# Sirius backseat tv



## vwman85 (Sep 30, 2005)

Does anyone have Sirius backseat tv? If so is it worth it?


----------



## vwman85 (Sep 30, 2005)

*Re: Sirius backseat tv (vwman85)*

anyone?


----------



## [email protected] (Aug 29, 2008)

*Re: Sirius backseat tv (vwman85)*


_Quote, originally posted by *vwman85* »_anyone?

Sirius TV was not part of the agreement with Chrysler so unless someone has gone to the aftermarket to retrofit there will be no feedback here.


----------



## vwman85 (Sep 30, 2005)

*Re: Sirius backseat tv ([email protected])*

Sirius has an aftermarket receiver now.
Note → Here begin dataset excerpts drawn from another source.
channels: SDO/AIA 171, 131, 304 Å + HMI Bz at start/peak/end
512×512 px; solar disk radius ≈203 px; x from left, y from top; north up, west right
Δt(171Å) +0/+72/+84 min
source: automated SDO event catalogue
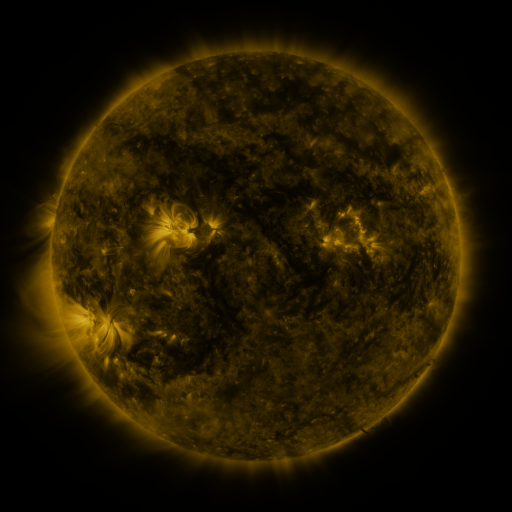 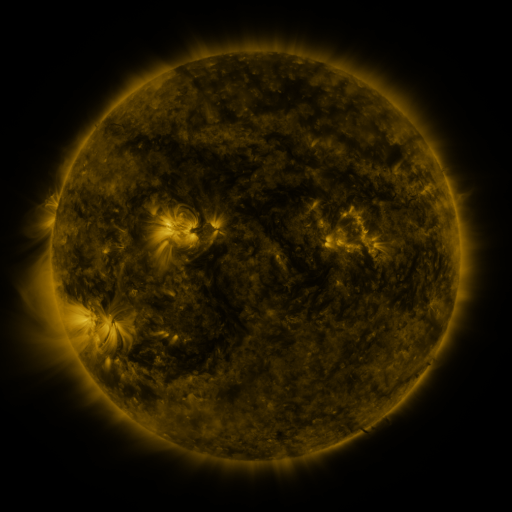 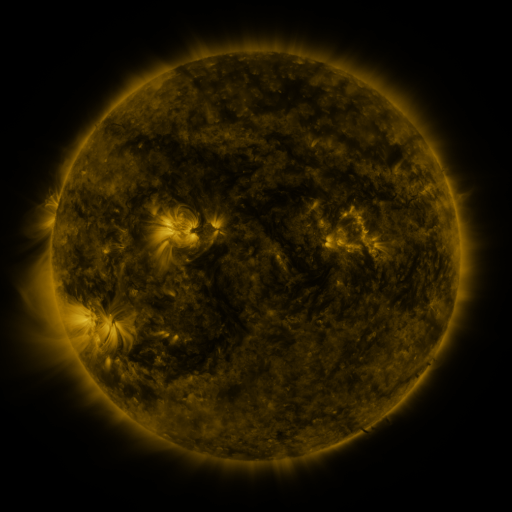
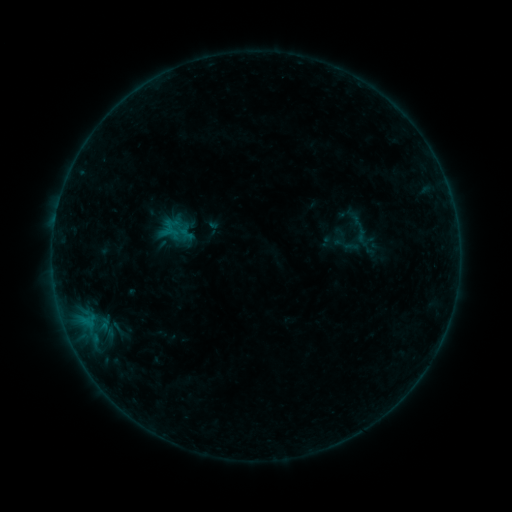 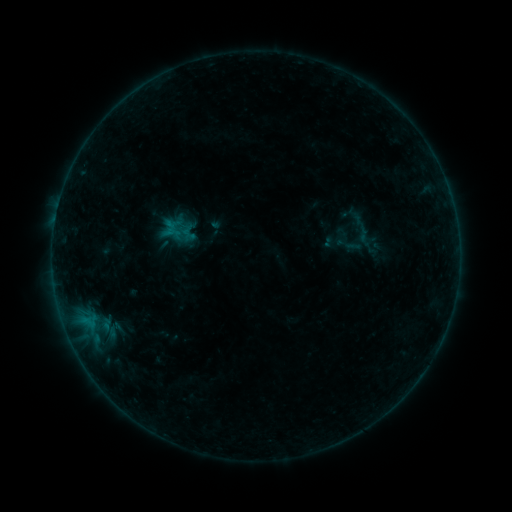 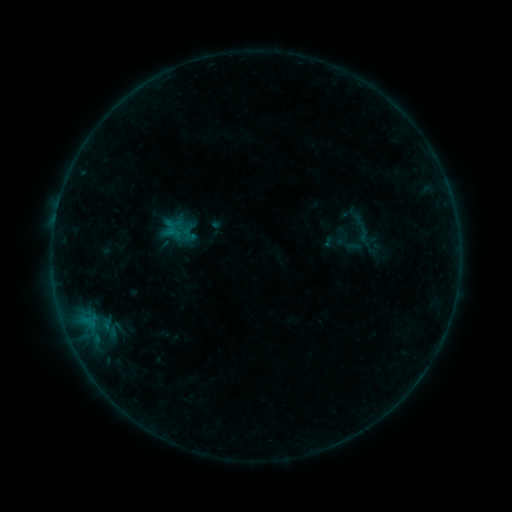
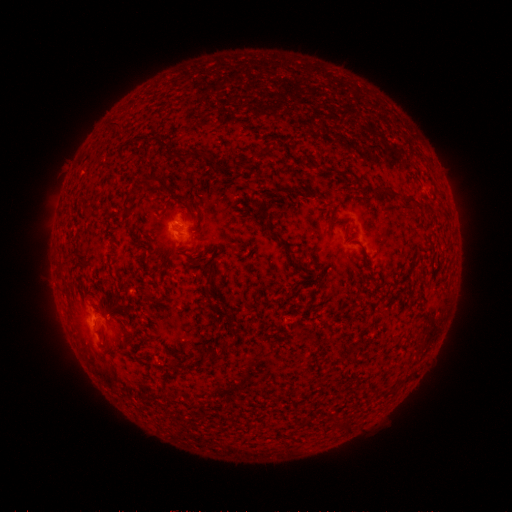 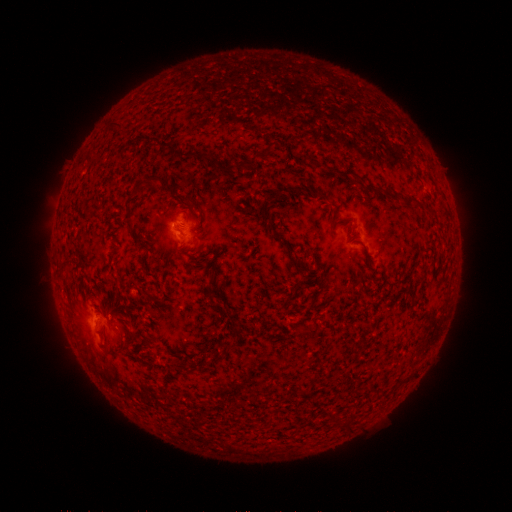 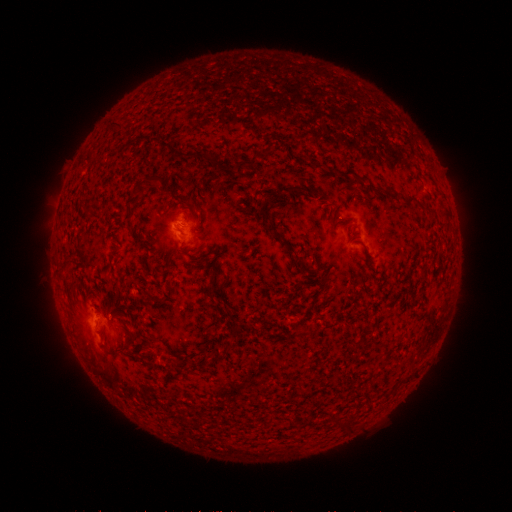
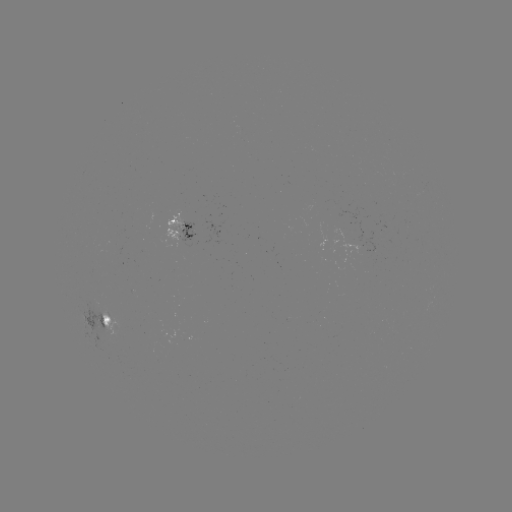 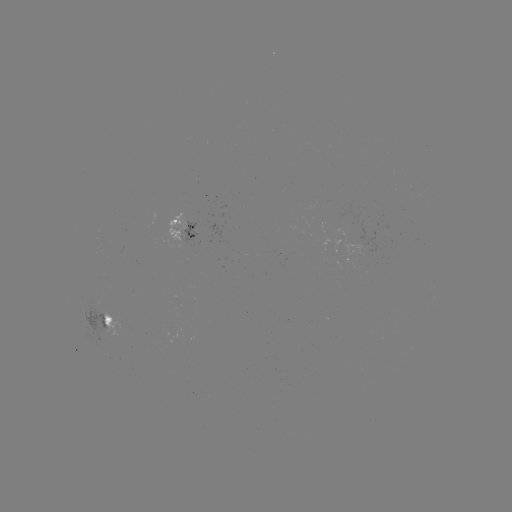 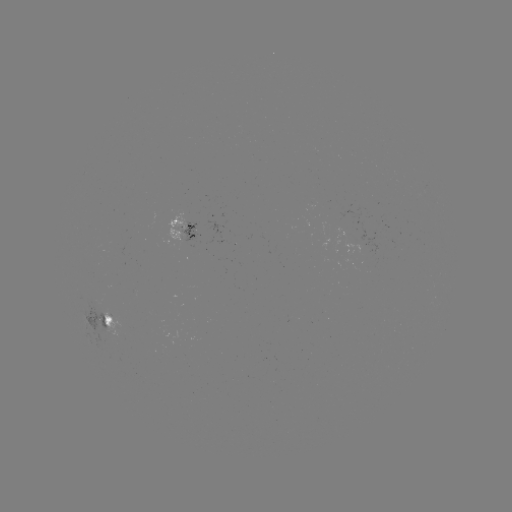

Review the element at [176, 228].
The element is emerging-flux region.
Guess i'll have to buy the receiver and hope it keeps my son entertained.


----------



## Sawdust (May 28, 2002)

*Re: Sirius backseat tv ([email protected])*


_Quote, originally posted by *[email protected]* »_
Sirius TV was not part of the agreement with Chrysler so unless someone has gone to the aftermarket to retrofit there will be no feedback here. 

And yet its funny how much detail they cover on Sirius TV in the manual.


----------



## [email protected] (Aug 29, 2008)

*Re: Sirius backseat tv (Sawdust)*


_Quote, originally posted by *Sawdust* »_
And yet its funny how much detail they cover on Sirius TV in the manual.

Agreed.


----------